These are some of the leading causes which brought forward this new Constitution. It was evidently necessary to infuse a greater portion of strength into the national government. But Congress were but a single body, with whom it was dangerous to lodge additional powers, Hence arose the necessity of a different organization. In order to form some balance, the departments of government were separated, and as a necessary check the legislative body was composed of two branches. Steadiness and wisdom are better ensured when there is a second branch to balance and check the first. The stability of the laws will be greater, when the popular branch, which might be influenced by local views, or the violence of party, is checked by another, whose longer continuance in office will render them more experienced, more temperate and more competent to decide rightly.
The Confederation derived its sole support from the state Legislatures: this rendered it weak and ineffectual. It was therefore necessary that the foundations of this government should be laid on the broad basis of the people. Yet the state governments are the pillars upon which this government is extended over such an immense territory, and are essential to its existence. The House of Representatives are immediately elected by the people. The Senators represent the sovereignty of the states; they are directly chosen by the state Legislatures, and no legislative act can be done without their concurrence. The election of the Executive is in some measure under the controul of the Legislatures of the states, the Electors being appointed under their direction.

- _Dataset section_:

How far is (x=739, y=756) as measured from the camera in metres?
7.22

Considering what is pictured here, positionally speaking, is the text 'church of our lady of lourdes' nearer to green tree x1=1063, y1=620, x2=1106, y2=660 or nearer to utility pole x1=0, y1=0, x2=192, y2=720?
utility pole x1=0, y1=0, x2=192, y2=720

- _Problem set_:
A – Answer from the passage on the new Constitution:
(i) How many branches was the legislative body composed of?
(ii) Who immediately elects the House of Representatives?
(iii) Under whose direction are the Electors appointed?
B – Return everything in the passage on the new Constitution from "The Confederation derived" down to "under their direction.", copied word for word.
Work from the passage on the new Constitution alone.

- _Worked solutions_:
A –
(i) Two.
(ii) The people.
(iii) The Legislatures of the states.

B –
The Confederation derived its sole support from the state Legislatures: this rendered it weak and ineffectual. It was therefore necessary that the foundations of this government should be laid on the broad basis of the people. Yet the state governments are the pillars upon which this government is extended over such an immense territory, and are essential to its existence. The House of Representatives are immediately elected by the people. The Senators represent the sovereignty of the states; they are directly chosen by the state Legislatures, and no legislative act can be done without their concurrence. The election of the Executive is in some measure under the controul of the Legislatures of the states, the Electors being appointed under their direction.